- [Written problem]
Pick out every line below that contains the word "nearer" and copy each one.

- [Records for the exercise]
****

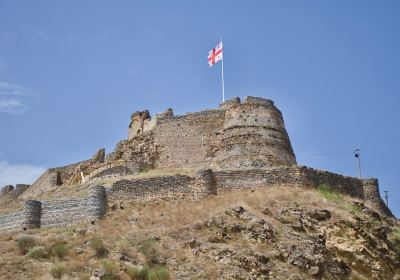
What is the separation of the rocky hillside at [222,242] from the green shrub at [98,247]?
0.12 feet

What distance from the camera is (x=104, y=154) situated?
4522 centimetres

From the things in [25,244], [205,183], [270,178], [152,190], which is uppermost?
[270,178]

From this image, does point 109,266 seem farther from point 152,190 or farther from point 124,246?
point 152,190

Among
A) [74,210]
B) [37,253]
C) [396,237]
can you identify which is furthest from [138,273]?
[396,237]

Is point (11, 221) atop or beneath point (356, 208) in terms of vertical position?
beneath

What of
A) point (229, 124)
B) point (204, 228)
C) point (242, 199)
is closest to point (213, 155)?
point (229, 124)

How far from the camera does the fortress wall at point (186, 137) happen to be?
38562mm

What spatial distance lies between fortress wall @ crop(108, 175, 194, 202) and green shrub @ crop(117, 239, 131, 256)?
4.99 meters

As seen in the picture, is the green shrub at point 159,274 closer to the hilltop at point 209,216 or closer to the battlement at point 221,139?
the hilltop at point 209,216

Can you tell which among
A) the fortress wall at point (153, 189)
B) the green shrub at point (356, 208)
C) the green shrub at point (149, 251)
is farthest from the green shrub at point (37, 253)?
the green shrub at point (356, 208)

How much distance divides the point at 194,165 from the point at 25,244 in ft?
39.1

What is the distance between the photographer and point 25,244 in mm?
28625

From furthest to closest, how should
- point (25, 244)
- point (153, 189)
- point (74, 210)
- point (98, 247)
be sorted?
point (153, 189) < point (74, 210) < point (25, 244) < point (98, 247)

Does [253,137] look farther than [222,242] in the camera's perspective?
Yes
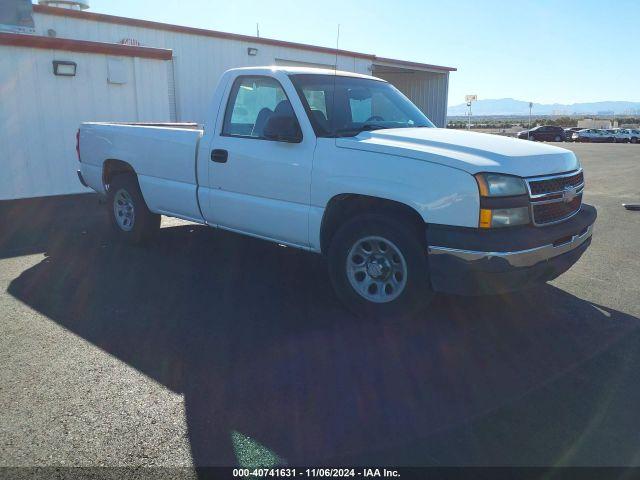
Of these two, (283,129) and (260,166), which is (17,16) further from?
(283,129)

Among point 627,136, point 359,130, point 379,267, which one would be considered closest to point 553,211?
point 379,267

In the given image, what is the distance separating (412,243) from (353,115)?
1.60 m

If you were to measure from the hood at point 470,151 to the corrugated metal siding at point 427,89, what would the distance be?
22.7m

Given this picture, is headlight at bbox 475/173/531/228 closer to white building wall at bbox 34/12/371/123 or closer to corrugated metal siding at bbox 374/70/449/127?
white building wall at bbox 34/12/371/123

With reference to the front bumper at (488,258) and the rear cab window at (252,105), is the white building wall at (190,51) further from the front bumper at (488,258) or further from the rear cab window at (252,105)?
the front bumper at (488,258)

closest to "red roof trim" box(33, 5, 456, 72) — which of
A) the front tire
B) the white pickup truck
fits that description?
the white pickup truck

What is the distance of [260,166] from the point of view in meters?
5.06

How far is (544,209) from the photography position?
13.6ft

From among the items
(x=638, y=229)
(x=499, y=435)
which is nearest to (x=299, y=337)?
(x=499, y=435)

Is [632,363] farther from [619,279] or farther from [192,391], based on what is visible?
[192,391]

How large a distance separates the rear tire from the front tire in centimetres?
307

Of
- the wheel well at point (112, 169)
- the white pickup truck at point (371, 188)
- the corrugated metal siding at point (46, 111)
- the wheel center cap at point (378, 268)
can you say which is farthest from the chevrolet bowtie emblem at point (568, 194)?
the corrugated metal siding at point (46, 111)

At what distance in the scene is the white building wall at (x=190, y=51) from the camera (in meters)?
13.3

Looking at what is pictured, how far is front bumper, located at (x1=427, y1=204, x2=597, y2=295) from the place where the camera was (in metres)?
3.79
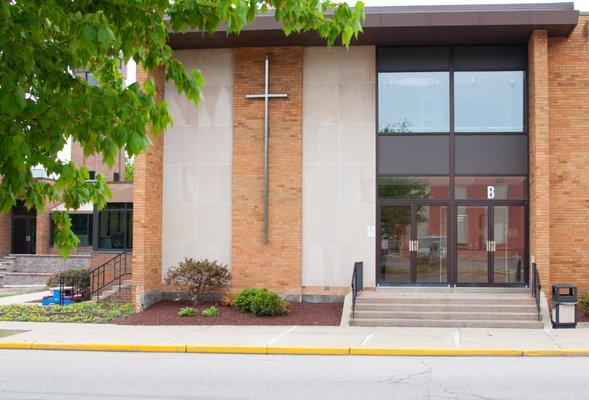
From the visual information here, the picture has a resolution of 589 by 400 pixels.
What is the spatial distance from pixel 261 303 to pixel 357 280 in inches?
104

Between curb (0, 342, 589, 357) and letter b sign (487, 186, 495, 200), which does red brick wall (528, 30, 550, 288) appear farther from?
curb (0, 342, 589, 357)

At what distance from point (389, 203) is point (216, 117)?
18.0 feet

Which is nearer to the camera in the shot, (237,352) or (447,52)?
(237,352)

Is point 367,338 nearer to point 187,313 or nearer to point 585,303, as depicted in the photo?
point 187,313

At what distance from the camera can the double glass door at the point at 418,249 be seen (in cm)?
1892

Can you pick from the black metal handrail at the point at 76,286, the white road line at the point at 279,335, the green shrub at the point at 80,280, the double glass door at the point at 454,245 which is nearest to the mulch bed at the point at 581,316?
the double glass door at the point at 454,245

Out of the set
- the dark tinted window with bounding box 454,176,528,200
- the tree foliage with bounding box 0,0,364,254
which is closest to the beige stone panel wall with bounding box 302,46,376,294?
the dark tinted window with bounding box 454,176,528,200

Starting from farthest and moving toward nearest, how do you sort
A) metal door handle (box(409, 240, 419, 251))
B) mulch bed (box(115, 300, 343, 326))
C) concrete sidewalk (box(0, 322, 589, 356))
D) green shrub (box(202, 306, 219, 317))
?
metal door handle (box(409, 240, 419, 251)), green shrub (box(202, 306, 219, 317)), mulch bed (box(115, 300, 343, 326)), concrete sidewalk (box(0, 322, 589, 356))

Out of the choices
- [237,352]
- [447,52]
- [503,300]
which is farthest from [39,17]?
[447,52]

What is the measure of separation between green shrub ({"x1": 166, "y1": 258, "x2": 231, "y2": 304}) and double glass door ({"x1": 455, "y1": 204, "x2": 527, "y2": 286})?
6.50m

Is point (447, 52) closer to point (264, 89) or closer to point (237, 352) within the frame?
point (264, 89)

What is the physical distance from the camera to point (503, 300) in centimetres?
1711

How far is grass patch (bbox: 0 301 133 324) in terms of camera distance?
1755cm

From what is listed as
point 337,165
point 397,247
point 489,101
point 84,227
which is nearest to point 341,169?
point 337,165
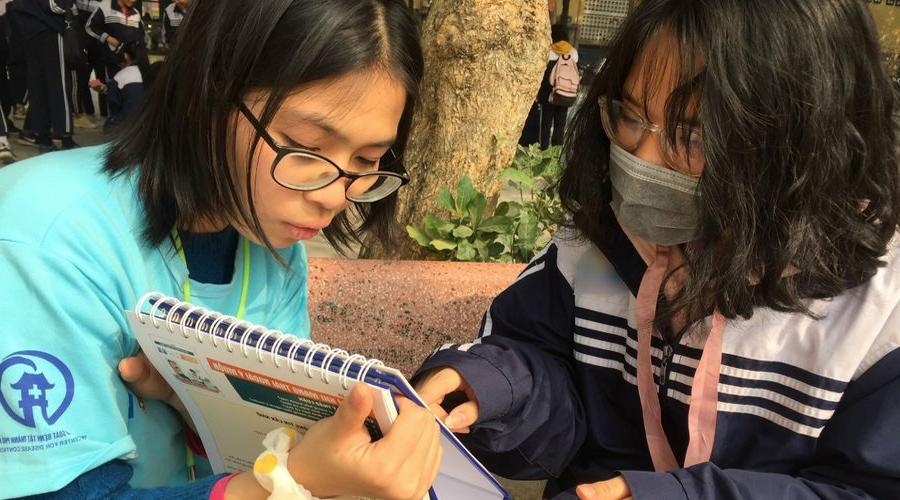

****

- [The result]
Which is nearer to the camera in the shot, (237,352) or (447,52)?
Is point 367,338 nearer to point 187,313 or nearer to point 585,303, as depicted in the photo?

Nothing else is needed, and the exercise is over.